-------- QUOTED TEXT
However, technical solutions such as OPAL are inadequate without human-centric governance. There must be user-centric data ownership and management as well as the development of secure and privacy-preserving machine learning algorithms; the deployment of transparent and accountable algorithms; and the introduction of machine learning fairness principles and methodologies to overcome biases and discriminatory effects. Humans must be placed at the center of the discussion as humans are ultimately both the actors and the subjects of the decisions made via algorithmic means. If we are able to ensure that these requirements are met, we should be able to realize the positive potential of AI-driven decision-making while minimizing the risks and possible negative unintended consequences on individuals and on the society as a whole.

This book has argued that the best way to achieve human-centric governance is through the notion of a data cooperative, which is a voluntary collaborative agreement by individuals that their personal data may be used to derive insights for benefit of their community. These insights can be in the form of simple maps or statistics, or generated by state-of-the-art AI methods. Importantly, a data cooperative does not require that individuals give up ownership of their data, only that their data may be used for specific, agreed-upon uses.
----------------
> INSTRUCTION A:
Copy the listing below exactly, starting at the line that contains "What is the distance round" and continuing through the last line of the listing, with both ends included.
-------- GIVEN DATA
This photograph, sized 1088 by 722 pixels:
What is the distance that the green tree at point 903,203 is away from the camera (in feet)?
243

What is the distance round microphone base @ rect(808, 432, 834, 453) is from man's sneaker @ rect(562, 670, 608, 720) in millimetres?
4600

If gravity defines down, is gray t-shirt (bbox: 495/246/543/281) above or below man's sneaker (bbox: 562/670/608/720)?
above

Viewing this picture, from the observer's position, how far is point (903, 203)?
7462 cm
----------------
> INSTRUCTION B:
In the passage on human-centric governance, what does a data cooperative not require individuals to do?

> TASK SOLUTION A:
What is the distance round microphone base @ rect(808, 432, 834, 453) is from man's sneaker @ rect(562, 670, 608, 720) in millimetres?
4600

If gravity defines down, is gray t-shirt (bbox: 495/246/543/281) above or below man's sneaker (bbox: 562/670/608/720)?
above

Viewing this picture, from the observer's position, how far is point (903, 203)?
7462 cm

> TASK SOLUTION B:
It does not require them to give up ownership of their data.